The study assessed over 1,300 websites across local authorities, social housing and healthcare to find out how accessible they were. It did this by looking at the number of errors, colour contrast issues and accessibility alerts on the page, then assigning a final accessibility score out of 10.
Public sector pages had an average of 9.1 detectable accessibility errors and 8.0 contrast errors – 5.6 times lower than the web average, the study finds.
Local council websites had the least accessibility errors, with an average of 2.0 errors and 1.7 contrast errors. The average accessibility score for local council websites was 8.05 – better than the average score for all websites analysed (5.83).
Out of these, the least accessible was Gloucester City Council, scoring only 2.33. However, scores in other sectors went as low as 0.32, so local authorities performed well overall. In fact, over 200 council pages showed no detectable errors at all.
The NHS website pages analysed had an average of 5.4 accessibility errors.

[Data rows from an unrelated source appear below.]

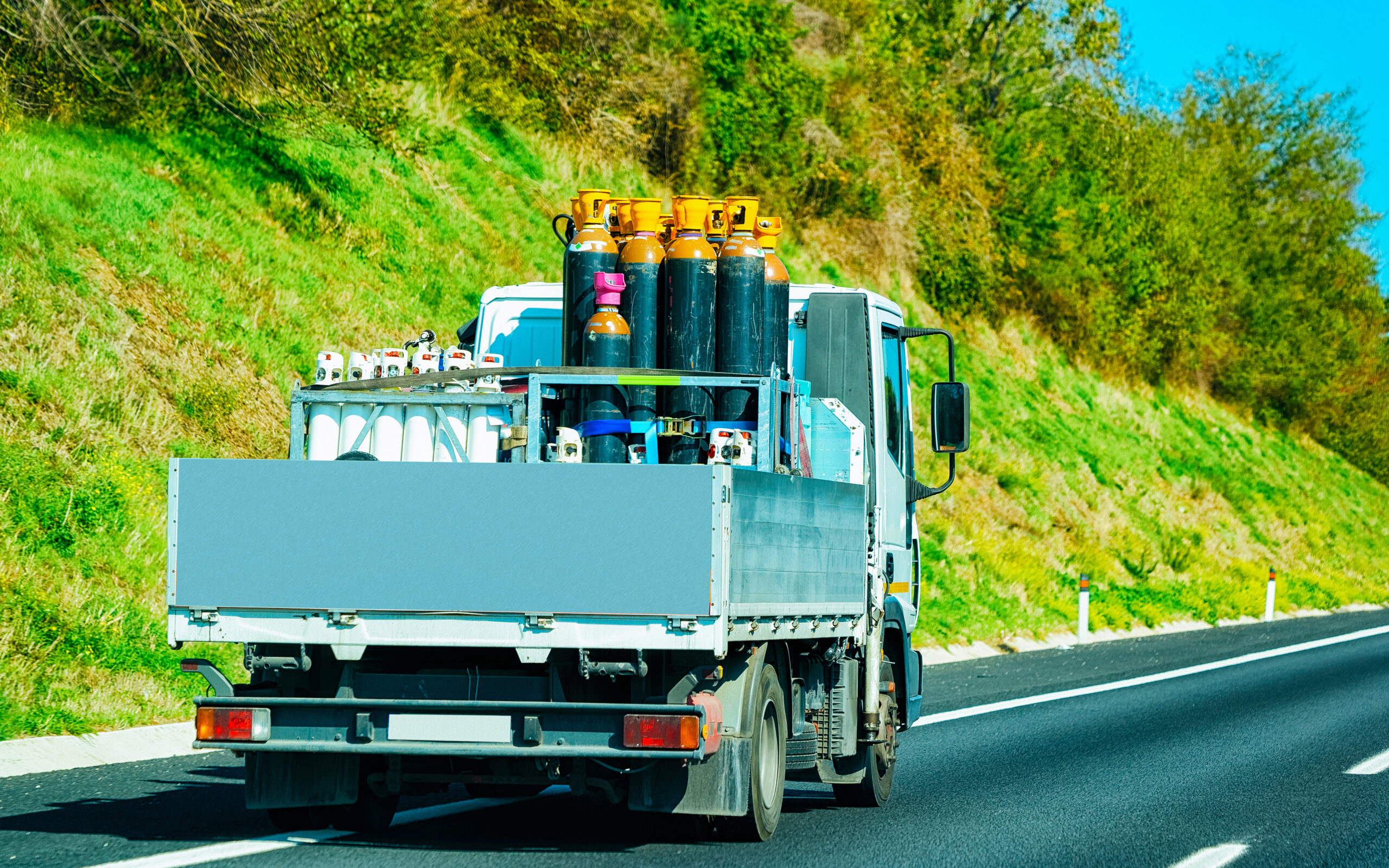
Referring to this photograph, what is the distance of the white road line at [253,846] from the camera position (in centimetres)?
709

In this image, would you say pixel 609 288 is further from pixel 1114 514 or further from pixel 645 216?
pixel 1114 514

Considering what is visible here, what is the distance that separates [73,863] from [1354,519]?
174ft

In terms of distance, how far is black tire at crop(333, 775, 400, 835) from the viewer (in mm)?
8258

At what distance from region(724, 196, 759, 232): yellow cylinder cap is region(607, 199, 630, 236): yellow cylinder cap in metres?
0.58

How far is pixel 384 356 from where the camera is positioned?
29.1 ft

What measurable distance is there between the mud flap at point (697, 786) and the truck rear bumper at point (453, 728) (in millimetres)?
390

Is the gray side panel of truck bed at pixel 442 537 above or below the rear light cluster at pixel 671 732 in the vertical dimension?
above

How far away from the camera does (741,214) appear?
930cm

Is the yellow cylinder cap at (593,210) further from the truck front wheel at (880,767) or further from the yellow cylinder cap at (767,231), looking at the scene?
the truck front wheel at (880,767)

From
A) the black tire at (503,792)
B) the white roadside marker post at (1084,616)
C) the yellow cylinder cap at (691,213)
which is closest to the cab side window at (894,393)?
the yellow cylinder cap at (691,213)

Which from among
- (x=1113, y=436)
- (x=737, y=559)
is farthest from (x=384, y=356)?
(x=1113, y=436)

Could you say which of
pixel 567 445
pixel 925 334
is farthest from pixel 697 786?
pixel 925 334

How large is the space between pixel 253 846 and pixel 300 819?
62 centimetres

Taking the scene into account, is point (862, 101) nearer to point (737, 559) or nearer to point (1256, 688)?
point (1256, 688)
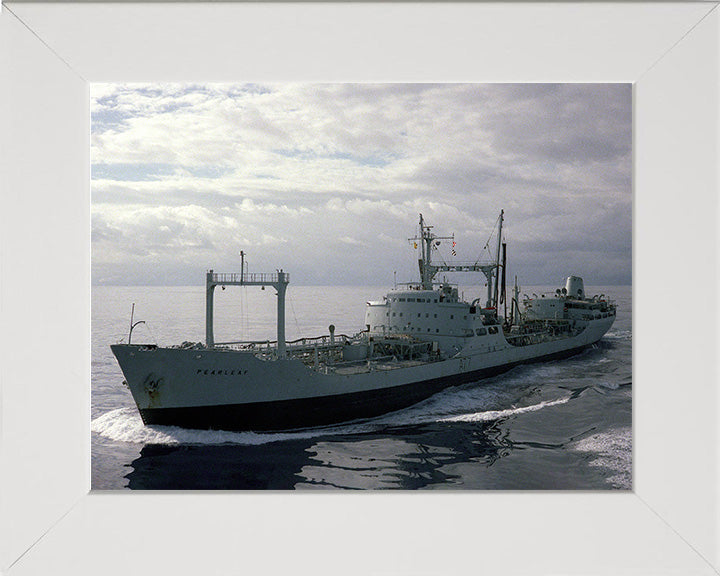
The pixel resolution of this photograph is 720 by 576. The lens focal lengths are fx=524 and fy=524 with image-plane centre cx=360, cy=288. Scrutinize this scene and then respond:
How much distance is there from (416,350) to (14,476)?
9.16 m

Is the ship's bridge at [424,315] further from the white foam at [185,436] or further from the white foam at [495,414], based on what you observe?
the white foam at [185,436]

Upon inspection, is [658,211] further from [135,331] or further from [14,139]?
[135,331]

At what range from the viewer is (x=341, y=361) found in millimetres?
10875

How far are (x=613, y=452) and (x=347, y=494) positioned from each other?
502 cm

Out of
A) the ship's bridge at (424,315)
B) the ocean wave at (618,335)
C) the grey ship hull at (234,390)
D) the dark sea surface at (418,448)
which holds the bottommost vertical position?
the dark sea surface at (418,448)

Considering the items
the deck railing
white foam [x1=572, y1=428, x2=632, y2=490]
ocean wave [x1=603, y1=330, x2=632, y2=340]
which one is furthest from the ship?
ocean wave [x1=603, y1=330, x2=632, y2=340]

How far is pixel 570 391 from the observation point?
12016 millimetres

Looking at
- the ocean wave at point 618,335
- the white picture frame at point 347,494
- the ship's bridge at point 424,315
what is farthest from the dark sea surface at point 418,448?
the ocean wave at point 618,335

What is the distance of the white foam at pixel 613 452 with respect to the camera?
20.7ft

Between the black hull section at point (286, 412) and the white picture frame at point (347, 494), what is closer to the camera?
the white picture frame at point (347, 494)

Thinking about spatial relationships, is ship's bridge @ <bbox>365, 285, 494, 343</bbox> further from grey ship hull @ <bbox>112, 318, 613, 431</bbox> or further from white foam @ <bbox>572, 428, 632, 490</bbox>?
white foam @ <bbox>572, 428, 632, 490</bbox>

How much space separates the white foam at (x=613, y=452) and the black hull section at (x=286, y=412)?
11.2 ft

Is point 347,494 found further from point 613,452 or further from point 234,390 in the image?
point 613,452

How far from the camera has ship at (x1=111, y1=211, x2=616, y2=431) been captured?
808 cm
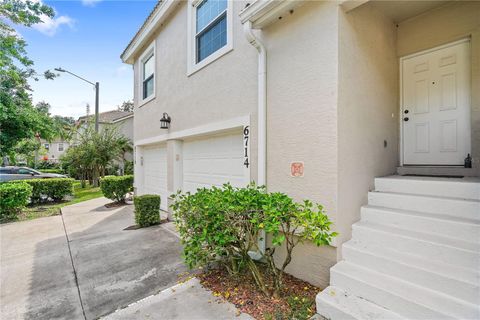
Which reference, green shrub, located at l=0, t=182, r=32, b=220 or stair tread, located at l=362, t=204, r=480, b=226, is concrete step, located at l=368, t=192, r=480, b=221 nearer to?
stair tread, located at l=362, t=204, r=480, b=226

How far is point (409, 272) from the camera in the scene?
Result: 7.71 feet

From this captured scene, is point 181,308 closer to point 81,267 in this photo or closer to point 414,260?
point 81,267

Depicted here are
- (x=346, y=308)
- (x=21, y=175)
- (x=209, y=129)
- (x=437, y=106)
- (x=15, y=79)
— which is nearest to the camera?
(x=346, y=308)

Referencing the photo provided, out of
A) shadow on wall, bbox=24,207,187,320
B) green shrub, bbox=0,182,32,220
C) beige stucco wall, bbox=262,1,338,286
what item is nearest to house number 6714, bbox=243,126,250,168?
beige stucco wall, bbox=262,1,338,286

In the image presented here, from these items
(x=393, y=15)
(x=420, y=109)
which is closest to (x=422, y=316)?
(x=420, y=109)

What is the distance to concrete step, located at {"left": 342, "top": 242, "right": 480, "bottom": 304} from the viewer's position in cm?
202

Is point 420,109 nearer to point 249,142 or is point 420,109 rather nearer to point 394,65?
point 394,65

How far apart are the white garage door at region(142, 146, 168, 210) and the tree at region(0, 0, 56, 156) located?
5.65 metres

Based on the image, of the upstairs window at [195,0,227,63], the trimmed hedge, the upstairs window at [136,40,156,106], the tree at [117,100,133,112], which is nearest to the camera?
the upstairs window at [195,0,227,63]

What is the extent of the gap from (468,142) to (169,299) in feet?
16.5

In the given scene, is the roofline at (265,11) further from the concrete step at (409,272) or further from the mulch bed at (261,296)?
the mulch bed at (261,296)

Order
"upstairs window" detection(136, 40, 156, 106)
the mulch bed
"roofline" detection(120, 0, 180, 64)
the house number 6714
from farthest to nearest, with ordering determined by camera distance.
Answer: "upstairs window" detection(136, 40, 156, 106), "roofline" detection(120, 0, 180, 64), the house number 6714, the mulch bed

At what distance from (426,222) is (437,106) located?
2.45 m

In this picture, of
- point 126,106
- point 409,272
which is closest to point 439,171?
point 409,272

Meanwhile, private hospital websites had 3.6 times as many errors as their NHS counterparts, and more than 4 times as many contrast errors.
Of the public sectors analysed, housing association pages performed the worst, with an average of 13.2 errors.
Barriers to accessibility
In conducting this study, NEC Digital seeks to find out the accessibility of local council, housing association and hospital websites, focusing on the impact that a lack of accessibility can have on users that have visual impairments.
There are almost 9 million people in the UK with accessibility needs, making it essential for public sector websites to accommodate for this; both to improve the daily experience of users and ensure as many people as possible can access critical information. 2018 regulation requires public sector organisations to meet certain accessibility standards and publish a statement saying they have been met. However, the study indicates there is still room for improvement.
Findings reveal a significant gap in the accessibility of some of these websites, with many having a number of errors and alerts that could make them difficult to use for individuals with access requirements. Against this backdrop, NEC Digital calls for greater government focus on enhancing web accessibility across the public sector, including increased investment in this area or tighter regulations.